### GIVEN INFORMATION
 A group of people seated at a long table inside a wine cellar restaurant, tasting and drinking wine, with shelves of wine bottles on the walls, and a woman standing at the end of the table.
######
### GIVEN INFORMATION
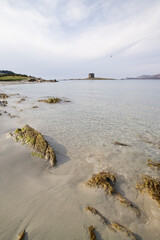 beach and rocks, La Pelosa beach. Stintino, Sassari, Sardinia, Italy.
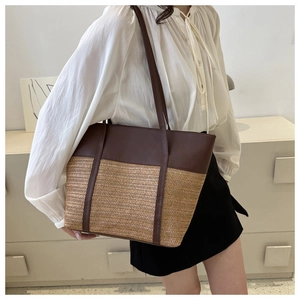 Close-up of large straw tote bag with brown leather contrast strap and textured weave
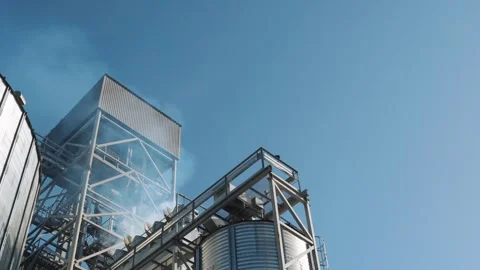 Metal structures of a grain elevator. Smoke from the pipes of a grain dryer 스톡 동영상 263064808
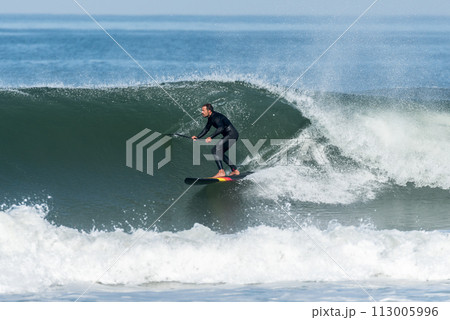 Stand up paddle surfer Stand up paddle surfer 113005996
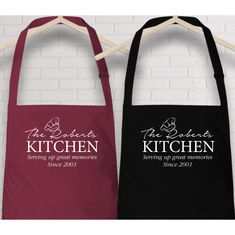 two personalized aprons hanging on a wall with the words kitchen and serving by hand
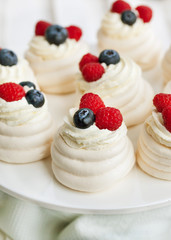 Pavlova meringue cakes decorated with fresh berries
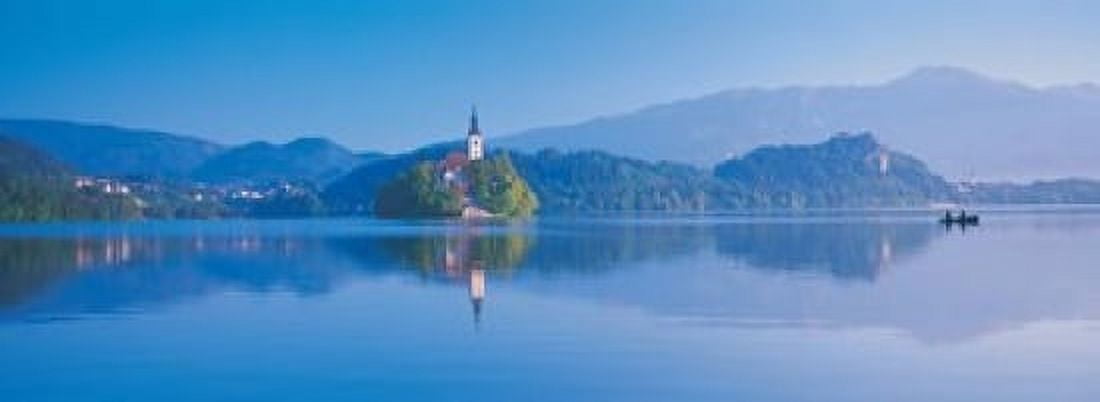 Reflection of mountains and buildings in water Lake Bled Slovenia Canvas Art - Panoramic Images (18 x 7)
######
### GIVEN INFORMATION
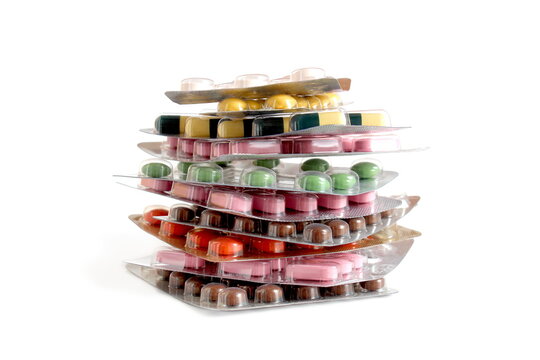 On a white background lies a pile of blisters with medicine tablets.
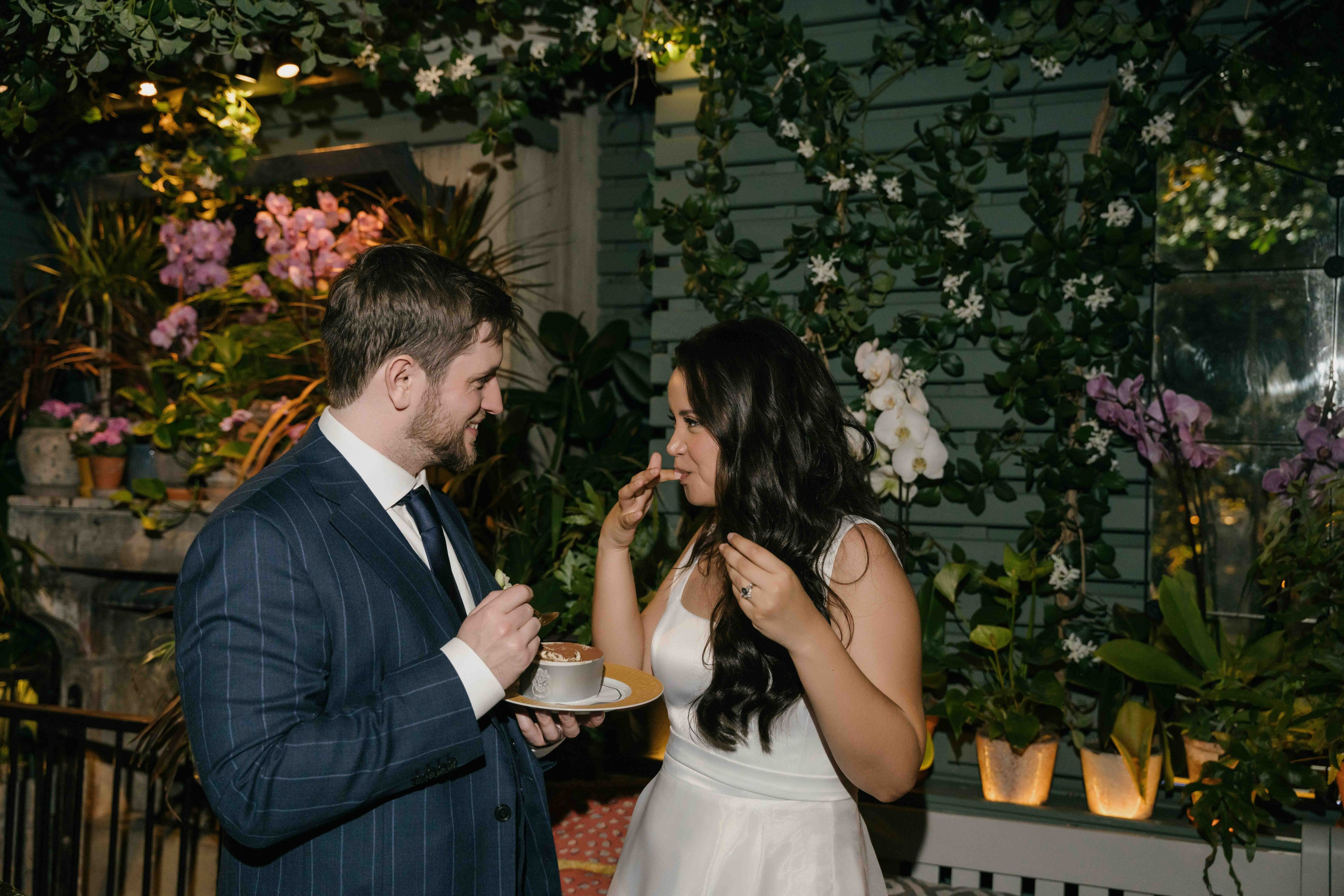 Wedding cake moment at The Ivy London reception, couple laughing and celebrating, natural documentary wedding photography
######
ASSIGNMENT. From the records above, give again only the part that opens with the line containing "Close-up of large" and closes with the line containing "Reflection of mountains". Keep both ends but drop the pictures.

ANSWER.
 Close-up of large straw tote bag with brown leather contrast strap and textured weave
 Metal structures of a grain elevator. Smoke from the pipes of a grain dryer 스톡 동영상 263064808
 Stand up paddle surfer Stand up paddle surfer 113005996
 two personalized aprons hanging on a wall with the words kitchen and serving by hand
 Pavlova meringue cakes decorated with fresh berries
 Reflection of mountains and buildings in water Lake Bled Slovenia Canvas Art - Panoramic Images (18 x 7)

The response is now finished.